RECORDED DATA —

┄┄┄┄┄┄┄┄┄┄┄┄┄┄┄┄┄┄┄┄

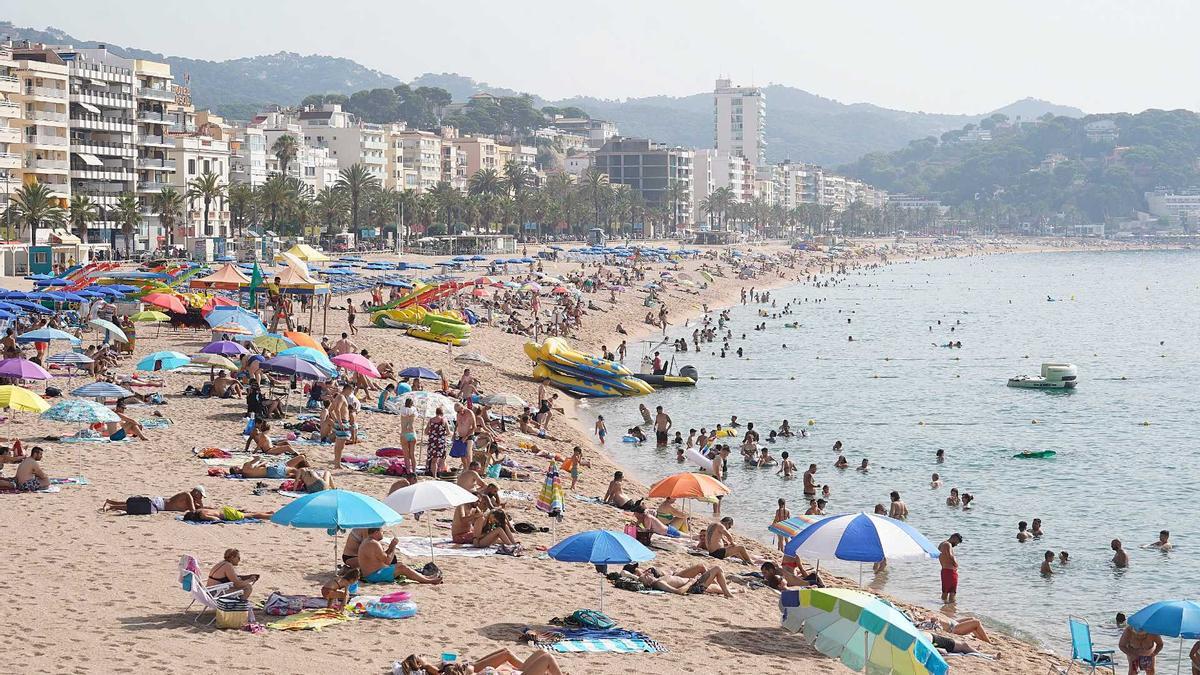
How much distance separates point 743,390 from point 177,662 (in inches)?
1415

┄┄┄┄┄┄┄┄┄┄┄┄┄┄┄┄┄┄┄┄

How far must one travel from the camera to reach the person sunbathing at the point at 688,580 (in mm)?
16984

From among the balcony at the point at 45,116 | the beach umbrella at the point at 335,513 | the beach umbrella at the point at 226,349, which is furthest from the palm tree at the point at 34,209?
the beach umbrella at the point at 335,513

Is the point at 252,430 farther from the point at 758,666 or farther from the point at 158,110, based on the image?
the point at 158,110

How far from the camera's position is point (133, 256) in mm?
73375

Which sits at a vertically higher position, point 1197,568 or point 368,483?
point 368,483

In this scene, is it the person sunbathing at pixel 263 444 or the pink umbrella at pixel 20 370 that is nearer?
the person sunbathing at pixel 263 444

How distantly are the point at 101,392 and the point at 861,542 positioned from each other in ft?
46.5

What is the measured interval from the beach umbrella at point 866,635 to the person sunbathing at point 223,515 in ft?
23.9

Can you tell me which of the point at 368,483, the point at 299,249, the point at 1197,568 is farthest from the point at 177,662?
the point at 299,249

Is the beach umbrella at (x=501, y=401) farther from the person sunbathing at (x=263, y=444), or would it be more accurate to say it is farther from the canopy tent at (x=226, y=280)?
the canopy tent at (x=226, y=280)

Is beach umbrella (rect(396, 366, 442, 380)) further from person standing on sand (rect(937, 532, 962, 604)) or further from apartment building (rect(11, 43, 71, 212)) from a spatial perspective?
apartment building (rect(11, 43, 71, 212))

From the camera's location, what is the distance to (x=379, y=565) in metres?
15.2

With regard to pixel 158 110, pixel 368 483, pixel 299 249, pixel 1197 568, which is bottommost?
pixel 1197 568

┄┄┄┄┄┄┄┄┄┄┄┄┄┄┄┄┄┄┄┄

Count the lines in the rows above that contain the word "apartment", and give only that number.

OUTPUT FOR THIS EXERCISE — 2